-- EXTRACT TO READ --
— Begin —

Example: Atomic Increment

RISC-V:

retry:
    lr.w t0, (a0)
    addi t0, t0, 1
    sc.w t1, t0, (a0)
    bnez t1, retry

ARM:

retry:
    LDXR W0, [X1]
    ADD W0, W0, #1
    STXR W2, W0, [X1]
    CBNZ W2, retry

Atomic Memory Operations (AMO)

OperationRISC-VARM
Atomic swapamoswap.w rd, rs2, (rs1)SWP Wd, Wm, [Xn]
Atomic addamoadd.w rd, rs2, (rs1)LDADD Ws, Wt, [Xn]
Atomic ANDamoand.w rd, rs2, (rs1)LDCLR Ws, Wt, [Xn] (inverted)
Atomic ORamoor.w rd, rs2, (rs1)LDSET Ws, Wt, [Xn]
Atomic XORamoxor.w rd, rs2, (rs1)LDEOR Ws, Wt, [Xn]
Atomic max (signed)amomax.w rd, rs2, (rs1)LDSMAX Ws, Wt, [Xn]
Atomic max (unsigned)amomaxu.w rd, rs2, (rs1)LDUMAX Ws, Wt, [Xn]
Atomic min (signed)amomin.w rd, rs2, (rs1)LDSMIN Ws, Wt, [Xn]
Atomic min (unsigned)amominu.w rd, rs2, (rs1)LDUMIN Ws, Wt, [Xn]

Ordering Annotations:

  • RISC-V: .aq (acquire), .rl (release), .aqrl (both)
  • ARM: LDADD vs LDADDA vs LDADDL vs LDADDAL

E.6 Memory Barriers

OperationRISC-VARM
Full fencefence rw, rwDMB SY
Read fencefence r, rDMB LD
Write fencefence w, wDMB ST
Acquire fencefence r, rwDMB LD
Release fencefence rw, wDMB ST
Instruction fencefence.iISB
TLB fencesfence.vmaTLBI + DSB + ISB

RISC-V FENCE Format: fence pred, succ

  • pred: Predecessor operations (r=read, w=write, rw=both)
  • succ: Successor operations (r=read, w=write, rw=both)

ARM Barrier Types:

  • SY: Full system
  • ST: Store only
  • LD: Load only
  • ISH: Inner shareable
  • OSH: Outer shareable

E.7 System Instructions

CSR / System Register Access

OperationRISC-VARM
Read CSR/sysregcsrr rd, csrMRS Xd, sysreg
Write CSR/sysregcsrw csr, rsMSR sysreg, Xn
Read-modify-writecsrrw rd, csr, rsMRS + modify + MSR
Set bitscsrrs rd, csr, rsMRS + ORR + MSR
Clear bitscsrrc rd, csr, rsMRS + BIC + MSR

Exception and Privilege

OperationRISC-VARM
System callecallSVC #imm
BreakpointebreakBRK #imm
Return from exceptionmret / sretERET
Wait for interruptwfiWFI
Supervisor callecall (from U-mode)SVC #imm
Hypervisor callecall (from VS-mode)HVC #imm

E.8 Bit Manipulation (Zbb vs ARM)

— End —

-- SHORT EXERCISE 1 --
In the RISC-V and ARM comparison, which ARM instruction matches the RISC-V ecall for a system call?

-- INPUT DATA --
— Begin —

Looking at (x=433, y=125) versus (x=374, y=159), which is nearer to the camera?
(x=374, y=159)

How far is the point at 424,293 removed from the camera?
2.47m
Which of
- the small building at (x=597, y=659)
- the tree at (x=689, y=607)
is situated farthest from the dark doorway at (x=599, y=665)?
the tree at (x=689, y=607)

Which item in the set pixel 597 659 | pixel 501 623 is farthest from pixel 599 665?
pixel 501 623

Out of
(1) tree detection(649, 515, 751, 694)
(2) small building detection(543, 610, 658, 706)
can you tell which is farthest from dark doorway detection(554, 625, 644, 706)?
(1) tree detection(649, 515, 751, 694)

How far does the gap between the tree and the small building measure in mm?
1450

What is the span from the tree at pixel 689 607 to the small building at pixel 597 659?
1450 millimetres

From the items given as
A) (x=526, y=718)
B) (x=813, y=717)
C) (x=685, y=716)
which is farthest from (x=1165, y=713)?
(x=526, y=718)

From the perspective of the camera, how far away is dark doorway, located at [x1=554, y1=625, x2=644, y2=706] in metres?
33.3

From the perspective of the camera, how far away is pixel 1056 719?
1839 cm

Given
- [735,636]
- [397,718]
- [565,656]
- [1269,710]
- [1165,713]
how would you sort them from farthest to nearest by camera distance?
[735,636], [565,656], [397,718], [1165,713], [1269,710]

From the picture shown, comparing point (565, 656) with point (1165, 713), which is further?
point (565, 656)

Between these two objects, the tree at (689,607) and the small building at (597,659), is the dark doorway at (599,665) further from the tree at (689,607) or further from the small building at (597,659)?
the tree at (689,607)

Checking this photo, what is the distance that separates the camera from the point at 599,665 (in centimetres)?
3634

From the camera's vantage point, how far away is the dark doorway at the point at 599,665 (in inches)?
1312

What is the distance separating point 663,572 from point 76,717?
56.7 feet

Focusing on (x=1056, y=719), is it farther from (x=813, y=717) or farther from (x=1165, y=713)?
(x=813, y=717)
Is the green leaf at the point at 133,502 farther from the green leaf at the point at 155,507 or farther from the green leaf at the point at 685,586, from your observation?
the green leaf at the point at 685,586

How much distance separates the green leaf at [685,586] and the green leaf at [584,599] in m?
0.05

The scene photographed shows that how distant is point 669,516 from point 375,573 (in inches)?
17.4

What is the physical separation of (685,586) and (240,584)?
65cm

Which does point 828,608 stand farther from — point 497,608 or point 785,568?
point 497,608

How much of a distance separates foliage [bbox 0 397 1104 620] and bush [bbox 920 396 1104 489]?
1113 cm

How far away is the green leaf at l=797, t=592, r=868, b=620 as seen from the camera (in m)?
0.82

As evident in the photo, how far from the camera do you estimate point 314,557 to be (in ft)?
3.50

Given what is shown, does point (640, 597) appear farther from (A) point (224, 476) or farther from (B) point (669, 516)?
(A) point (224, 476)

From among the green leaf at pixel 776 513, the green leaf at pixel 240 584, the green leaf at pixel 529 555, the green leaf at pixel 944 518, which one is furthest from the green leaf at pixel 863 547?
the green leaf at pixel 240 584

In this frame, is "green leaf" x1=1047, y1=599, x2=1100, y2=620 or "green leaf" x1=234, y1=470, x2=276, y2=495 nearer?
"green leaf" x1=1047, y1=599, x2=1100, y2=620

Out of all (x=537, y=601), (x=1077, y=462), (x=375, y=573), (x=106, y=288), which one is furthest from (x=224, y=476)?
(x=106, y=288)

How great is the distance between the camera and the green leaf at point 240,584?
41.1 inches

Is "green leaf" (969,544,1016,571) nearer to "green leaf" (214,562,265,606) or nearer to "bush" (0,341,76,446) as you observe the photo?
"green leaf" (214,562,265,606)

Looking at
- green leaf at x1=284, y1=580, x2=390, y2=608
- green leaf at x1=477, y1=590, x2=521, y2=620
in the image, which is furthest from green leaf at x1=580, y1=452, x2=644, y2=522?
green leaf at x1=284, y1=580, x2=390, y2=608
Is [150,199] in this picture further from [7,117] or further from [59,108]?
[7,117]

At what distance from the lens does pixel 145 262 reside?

— End —

-- SHORT EXERCISE 2 --
Please gather every line of the records that contains the word "small", treating uppercase and lowercase as different.

-- EXERCISE ANSWER 1 --
SVC #imm

-- EXERCISE ANSWER 2 --
- the small building at (x=597, y=659)
(2) small building detection(543, 610, 658, 706)
How far does the gap between the tree and the small building measure in mm?
What is the span from the tree at pixel 689 607 to the small building at pixel 597 659?
Between these two objects, the tree at (689,607) and the small building at (597,659), is the dark doorway at (599,665) further from the tree at (689,607) or further from the small building at (597,659)?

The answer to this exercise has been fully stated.